Collected data:
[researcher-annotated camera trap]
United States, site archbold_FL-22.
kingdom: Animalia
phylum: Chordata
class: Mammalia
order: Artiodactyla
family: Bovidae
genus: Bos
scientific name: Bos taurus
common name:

Exercise objective: In full and without change, transcribe the data above.

Answer section:
[researcher-annotated camera trap]
United States, site archbold_FL-22.
kingdom: Animalia
phylum: Chordata
class: Mammalia
order: Artiodactyla
family: Bovidae
genus: Bos
scientific name: Bos taurus
common name:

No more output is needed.